The wish of the Okinawan people is simple. Instead of an island of armies, they want to live undisturbed and at peace. They have borne the unbearable for seventy-two years since the close of World War II. Why must their hopes be denied? To tell the world the story of the Okinawan people as they find themselves driven into an increasingly difficult situation, I have made these films at a quick pace—one every 18 months. Each time, I am convinced that it is not Okinawa that is at issue, nor Okinawa that is in the process of destruction, but Japan as a nation.
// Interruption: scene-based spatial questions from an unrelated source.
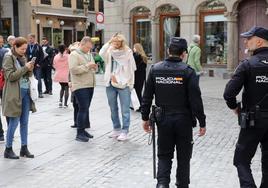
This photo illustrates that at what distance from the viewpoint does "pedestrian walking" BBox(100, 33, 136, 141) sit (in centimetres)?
896

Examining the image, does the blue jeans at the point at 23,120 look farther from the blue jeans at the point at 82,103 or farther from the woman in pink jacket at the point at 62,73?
the woman in pink jacket at the point at 62,73

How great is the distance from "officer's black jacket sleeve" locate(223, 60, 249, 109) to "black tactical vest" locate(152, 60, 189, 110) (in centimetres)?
46

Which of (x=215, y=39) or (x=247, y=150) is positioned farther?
(x=215, y=39)

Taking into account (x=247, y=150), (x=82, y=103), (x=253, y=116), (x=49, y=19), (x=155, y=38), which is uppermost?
(x=49, y=19)

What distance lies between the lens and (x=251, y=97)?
17.3ft

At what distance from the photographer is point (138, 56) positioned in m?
12.3

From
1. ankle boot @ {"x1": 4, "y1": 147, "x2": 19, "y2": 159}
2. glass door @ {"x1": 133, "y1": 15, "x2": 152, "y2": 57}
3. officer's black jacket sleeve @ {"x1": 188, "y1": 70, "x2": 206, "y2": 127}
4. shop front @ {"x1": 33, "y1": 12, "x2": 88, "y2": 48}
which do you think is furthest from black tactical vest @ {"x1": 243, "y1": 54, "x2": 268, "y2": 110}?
shop front @ {"x1": 33, "y1": 12, "x2": 88, "y2": 48}

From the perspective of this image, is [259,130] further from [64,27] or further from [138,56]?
[64,27]

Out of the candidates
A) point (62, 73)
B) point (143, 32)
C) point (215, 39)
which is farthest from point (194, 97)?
point (143, 32)

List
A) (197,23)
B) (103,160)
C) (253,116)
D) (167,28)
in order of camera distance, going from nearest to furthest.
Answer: (253,116) → (103,160) → (197,23) → (167,28)

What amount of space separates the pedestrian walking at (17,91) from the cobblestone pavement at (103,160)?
368 mm

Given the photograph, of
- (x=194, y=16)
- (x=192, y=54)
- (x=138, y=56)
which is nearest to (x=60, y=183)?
(x=138, y=56)

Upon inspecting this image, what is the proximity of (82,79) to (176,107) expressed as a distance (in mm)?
3589

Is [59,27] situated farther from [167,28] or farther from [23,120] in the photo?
[23,120]
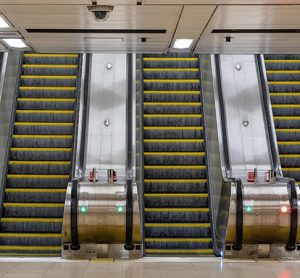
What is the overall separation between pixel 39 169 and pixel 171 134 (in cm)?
260

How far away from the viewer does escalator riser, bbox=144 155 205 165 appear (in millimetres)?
11625

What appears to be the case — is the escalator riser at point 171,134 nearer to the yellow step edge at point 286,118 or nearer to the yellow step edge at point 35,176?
the yellow step edge at point 286,118

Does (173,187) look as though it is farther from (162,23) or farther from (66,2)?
(66,2)

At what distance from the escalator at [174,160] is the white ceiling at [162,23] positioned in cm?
382

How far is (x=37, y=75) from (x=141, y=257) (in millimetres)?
5595

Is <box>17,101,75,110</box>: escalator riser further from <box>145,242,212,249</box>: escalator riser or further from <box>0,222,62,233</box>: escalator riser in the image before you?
<box>145,242,212,249</box>: escalator riser

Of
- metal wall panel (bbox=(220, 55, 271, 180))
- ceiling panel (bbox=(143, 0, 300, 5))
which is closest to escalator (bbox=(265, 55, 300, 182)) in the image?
metal wall panel (bbox=(220, 55, 271, 180))

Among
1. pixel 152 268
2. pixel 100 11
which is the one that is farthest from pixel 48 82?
pixel 100 11

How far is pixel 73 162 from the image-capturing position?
11.1m

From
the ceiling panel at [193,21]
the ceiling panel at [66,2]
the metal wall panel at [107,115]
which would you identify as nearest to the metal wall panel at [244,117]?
the metal wall panel at [107,115]

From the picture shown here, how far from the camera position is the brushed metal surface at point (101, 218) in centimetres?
923

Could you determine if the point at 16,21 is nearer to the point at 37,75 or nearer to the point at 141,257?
the point at 141,257

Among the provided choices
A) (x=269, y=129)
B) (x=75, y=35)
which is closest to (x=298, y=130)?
(x=269, y=129)

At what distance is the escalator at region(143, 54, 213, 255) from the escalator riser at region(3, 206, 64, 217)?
1.58 metres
Especially in this, my latest film, The Targeted Island: A Shield Against Storms, I have tried to describe the crisis of a country content to let popular sovereignty, pacifism, and democracy all collapse rather than reveal the anguish of Okinawa. How long will it be before we hear news of the death of the first Japanese soldier since World War II? It is a question asked by Nanao Tabito at the end of the film in his song, Soldier A. What do you think the answer is?


- Mikami Chie

Journalist, filmmaker. Mikami joined Mainichi Broadcasting System as an announcer in 1987. In 1995 she moved to Okinawa for the launch of Ryukyu Asahi Broadcasting Corp. While working as main anchor for the local news program, she produced many documentary programs about Okinawan culture, nature, and society. In 2010 she received the Women in Broadcasting Award from the Society of Japanese Women in Radio and Television. The television version of The Targeted Village won many prizes including the Grand Prize at the Za-Koenji Documentary Film Festival. The theatrical version (2013) was chosen by Kinema Junpo as Best Cultural Film of the year, and at YIDFF 2013 it won the Directors Guild of Japan Award and the Citizen’s Prize. Her film We Shall Overcome was invited to be shown in the International Competition at YIDFF 2015 and in the Documentary Competition at the 2015 Busan International Film Festival. She currently works freelance as a journalist and filmmaker, and teaches Okinawan folklore at Okinawa International University as an adjunct professor.